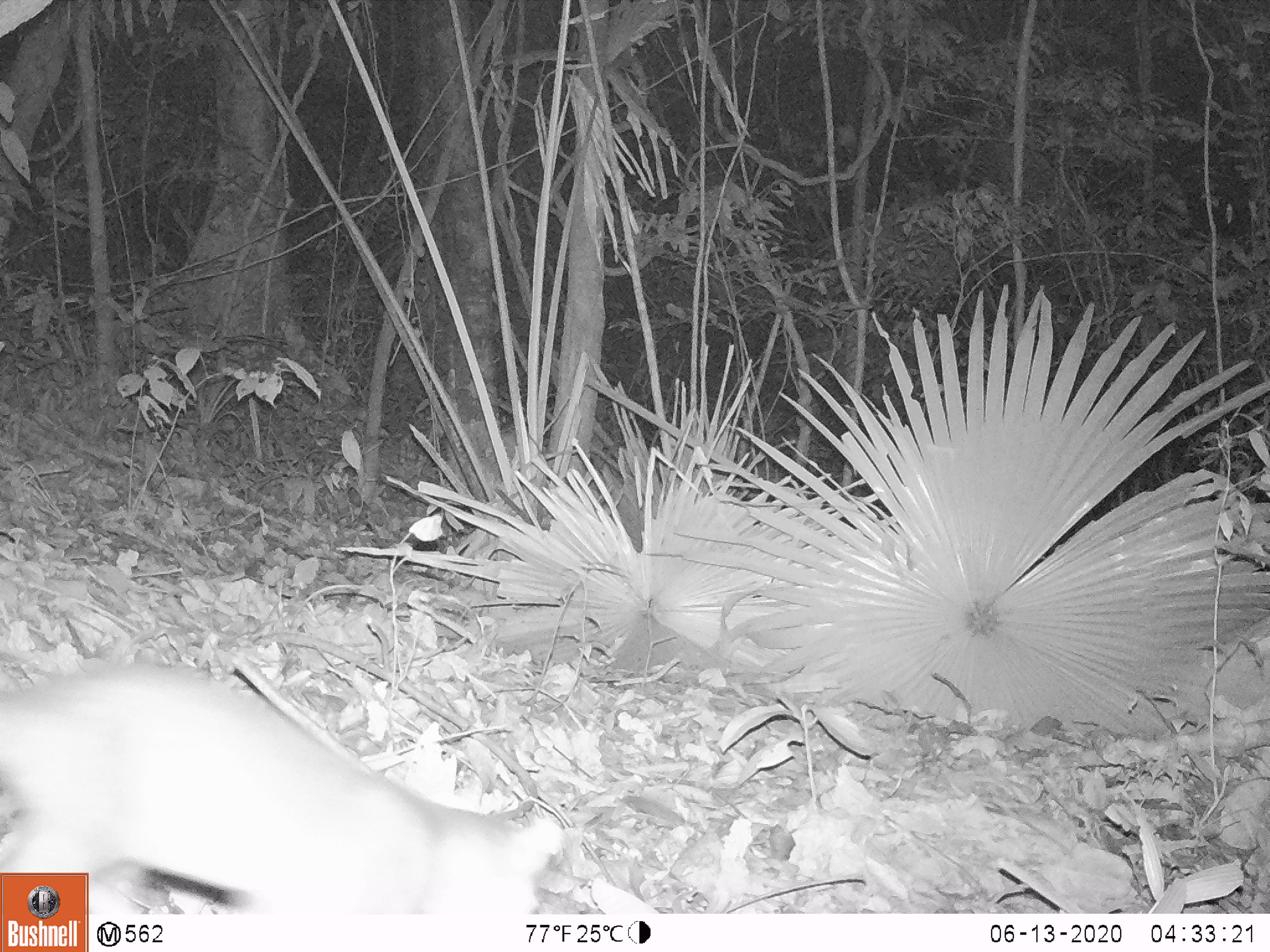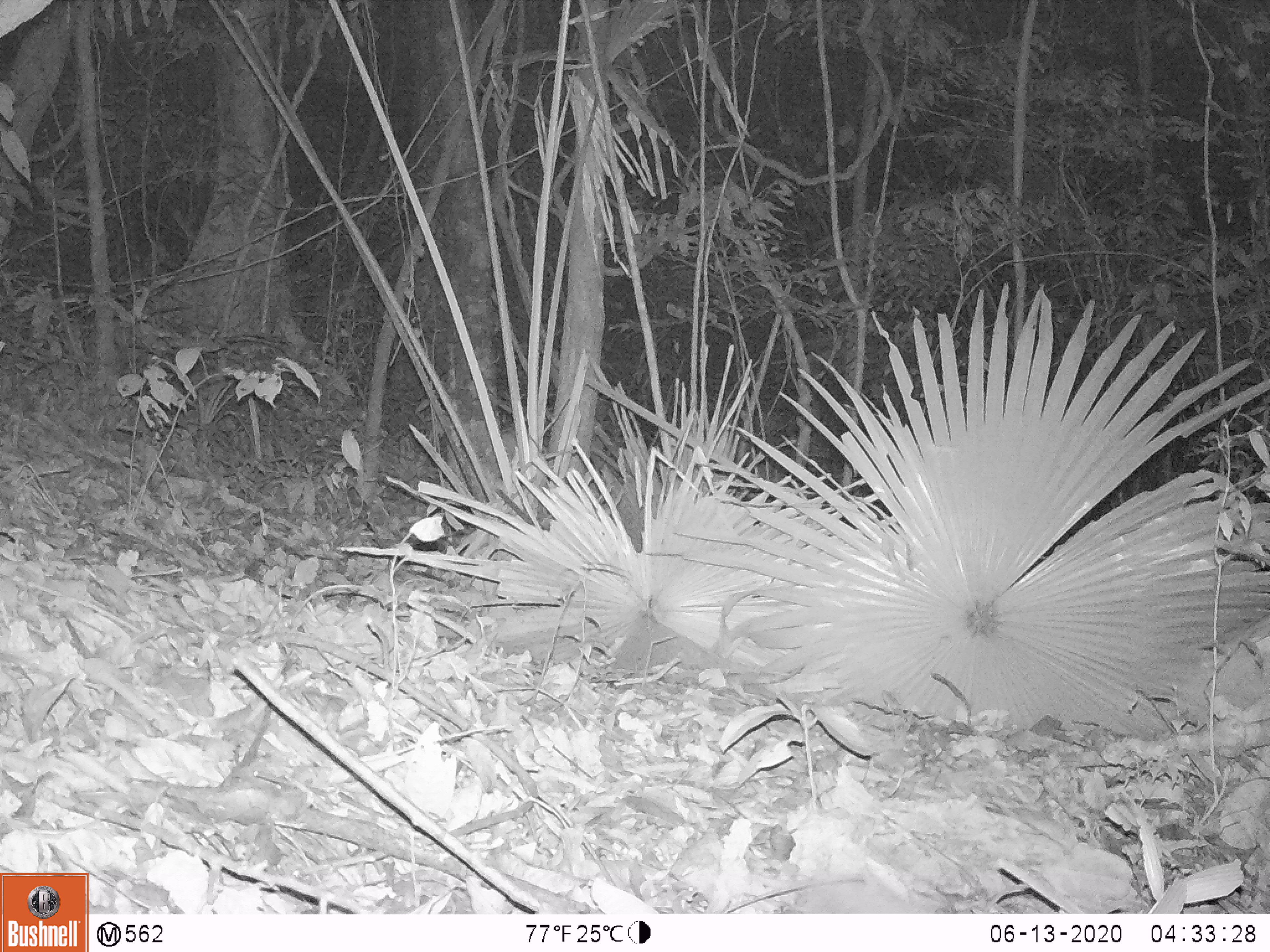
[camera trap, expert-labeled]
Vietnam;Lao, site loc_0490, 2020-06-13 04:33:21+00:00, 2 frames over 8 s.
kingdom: Animalia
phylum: Chordata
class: Mammalia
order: Carnivora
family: Mustelidae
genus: Melogale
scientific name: Melogale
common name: ferret badger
Ferret badger (Melogale). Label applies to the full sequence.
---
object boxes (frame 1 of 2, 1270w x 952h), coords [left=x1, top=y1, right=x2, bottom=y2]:
ferret badger: [left=0, top=653, right=569, bottom=916]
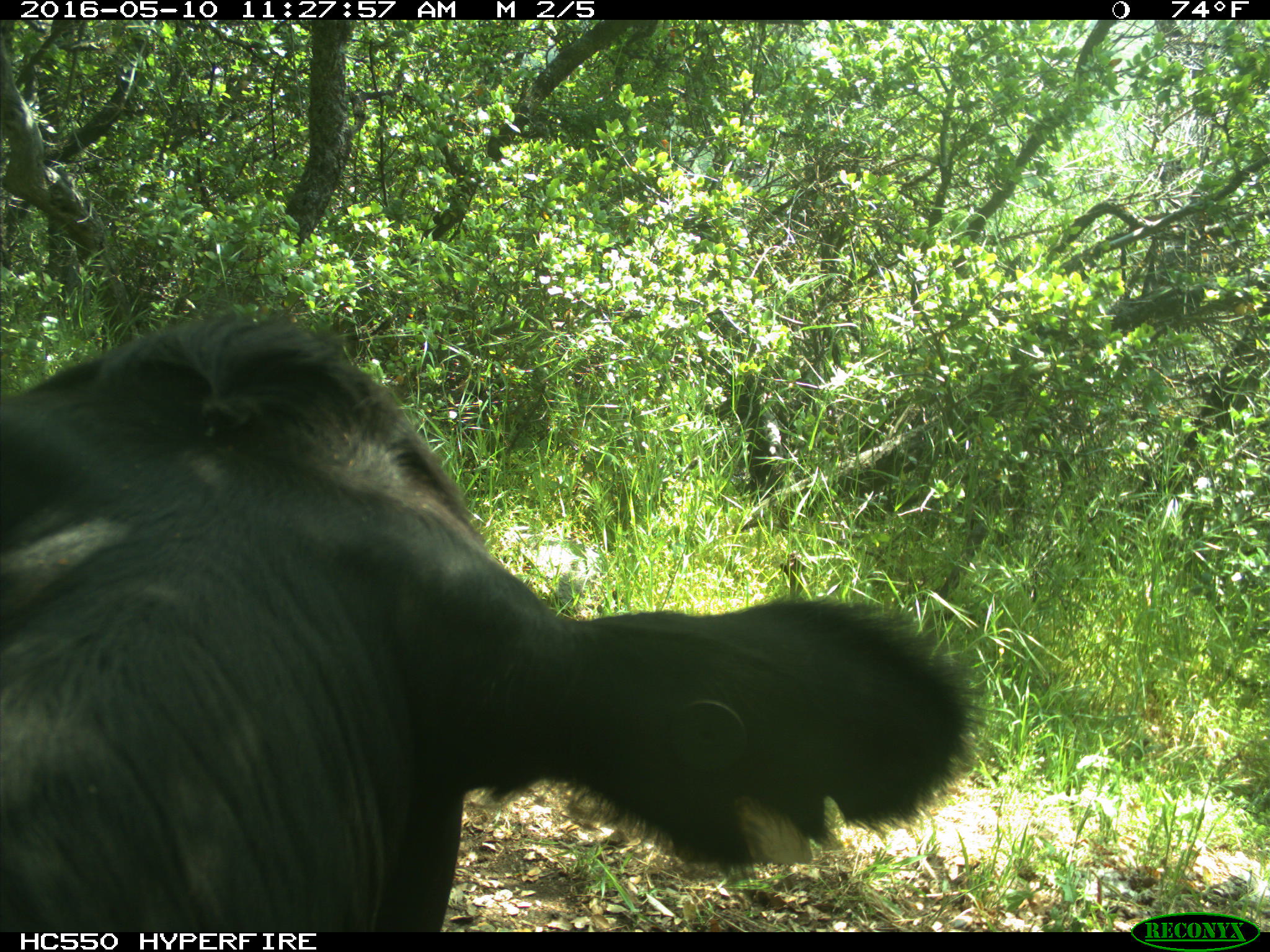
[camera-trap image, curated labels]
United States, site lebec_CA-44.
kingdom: Animalia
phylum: Chordata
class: Mammalia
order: Artiodactyla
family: Bovidae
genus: Bos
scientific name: Bos taurus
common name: domestic cow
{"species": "Bos taurus (domestic cow)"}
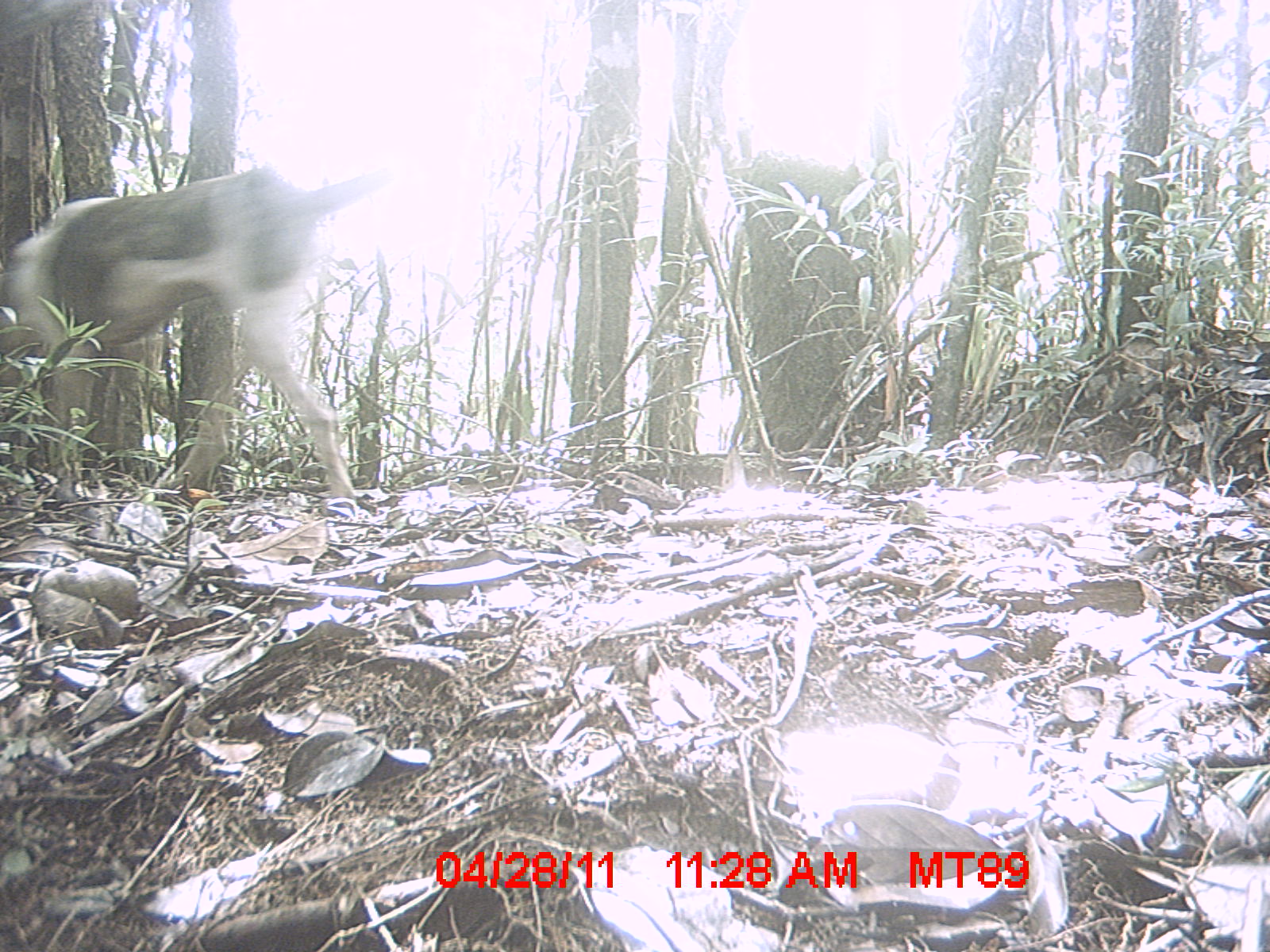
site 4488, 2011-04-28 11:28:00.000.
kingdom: Animalia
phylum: Chordata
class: Mammalia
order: Carnivora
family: Canidae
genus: Canis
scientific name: Canis familiaris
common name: domestic dog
Canis familiaris (domestic dog), count 1.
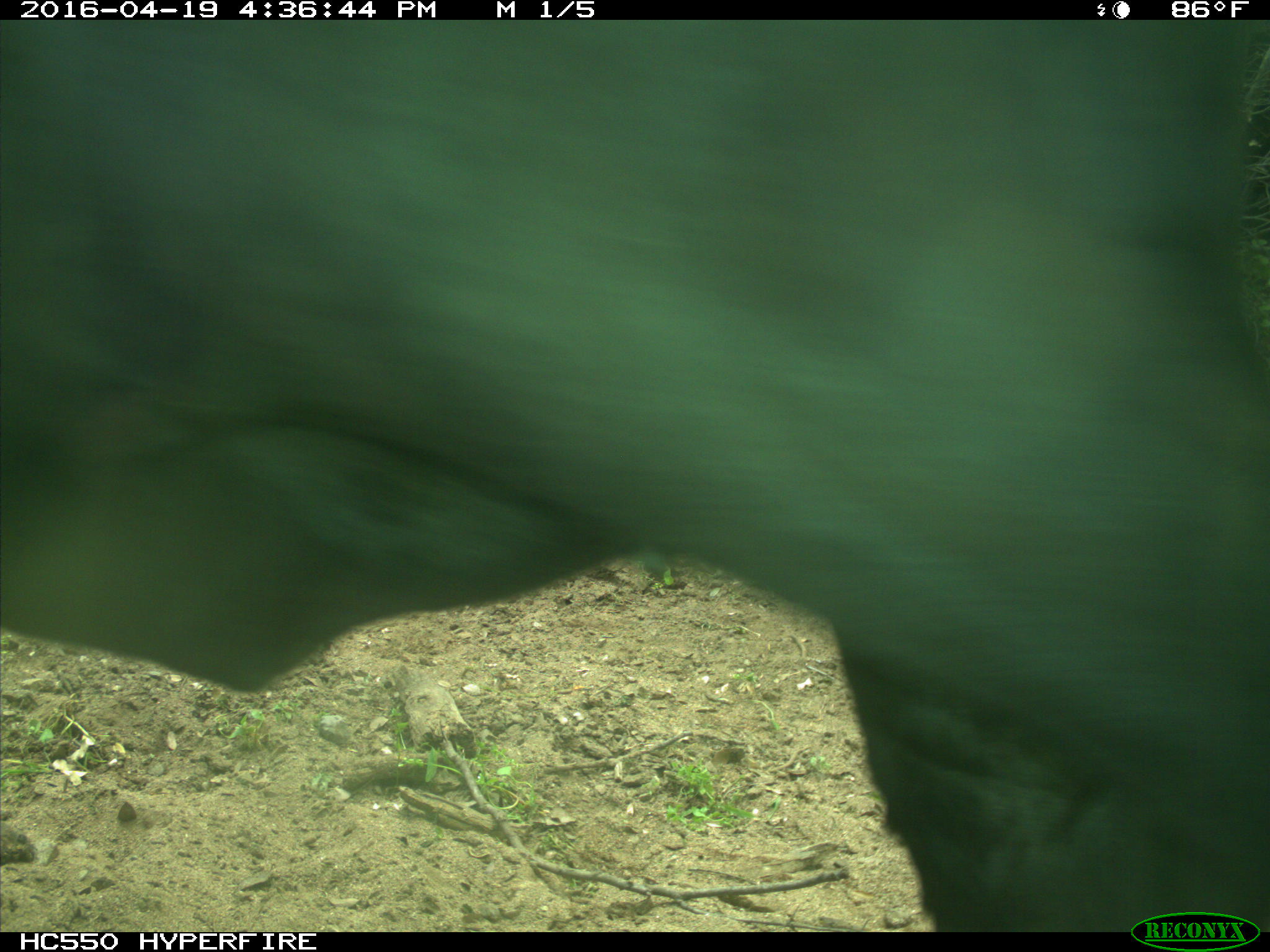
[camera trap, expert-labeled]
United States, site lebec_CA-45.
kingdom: Animalia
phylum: Chordata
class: Mammalia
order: Artiodactyla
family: Bovidae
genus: Bos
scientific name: Bos taurus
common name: domestic cow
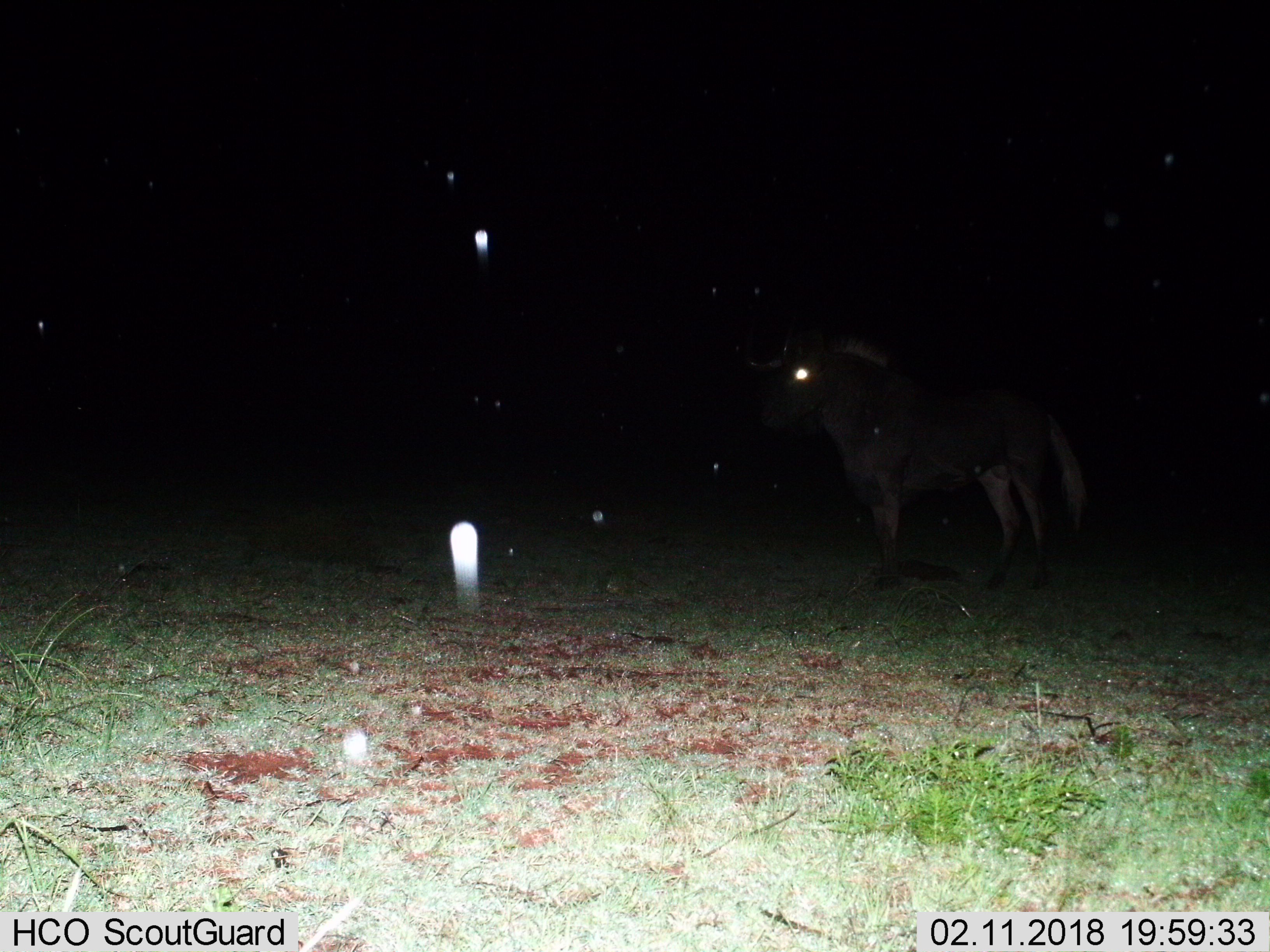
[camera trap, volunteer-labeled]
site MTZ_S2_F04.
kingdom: Animalia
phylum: Chordata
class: Mammalia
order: Artiodactyla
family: Bovidae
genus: Connochaetes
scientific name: Connochaetes gnou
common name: black wildebeest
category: wildebeestblack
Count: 1.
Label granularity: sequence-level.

⁂

> What this task involves
Restate word for word the lines from the one with "family: Mustelidae" to the end of the material, both included. Do not include the pictures.

> Solution below
family: Mustelidae
genus: Melogale
scientific name: Melogale
common name: ferret badger
Ferret badger (Melogale). Label applies to the full sequence.
---
object boxes (frame 1 of 2, 1270w x 952h), coords [left=x1, top=y1, right=x2, bottom=y2]:
ferret badger: [left=0, top=653, right=569, bottom=916]
[camera-trap image, curated labels]
United States, site lebec_CA-44.
kingdom: Animalia
phylum: Chordata
class: Mammalia
order: Artiodactyla
family: Bovidae
genus: Bos
scientific name: Bos taurus
common name: domestic cow
{"species": "Bos taurus (domestic cow)"}
site 4488, 2011-04-28 11:28:00.000.
kingdom: Animalia
phylum: Chordata
class: Mammalia
order: Carnivora
family: Canidae
genus: Canis
scientific name: Canis familiaris
common name: domestic dog
Canis familiaris (domestic dog), count 1.
[camera trap, expert-labeled]
United States, site lebec_CA-45.
kingdom: Animalia
phylum: Chordata
class: Mammalia
order: Artiodactyla
family: Bovidae
genus: Bos
scientific name: Bos taurus
common name: domestic cow
[camera trap, volunteer-labeled]
site MTZ_S2_F04.
kingdom: Animalia
phylum: Chordata
class: Mammalia
order: Artiodactyla
family: Bovidae
genus: Connochaetes
scientific name: Connochaetes gnou
common name: black wildebeest
category: wildebeestblack
Count: 1.
Label granularity: sequence-level.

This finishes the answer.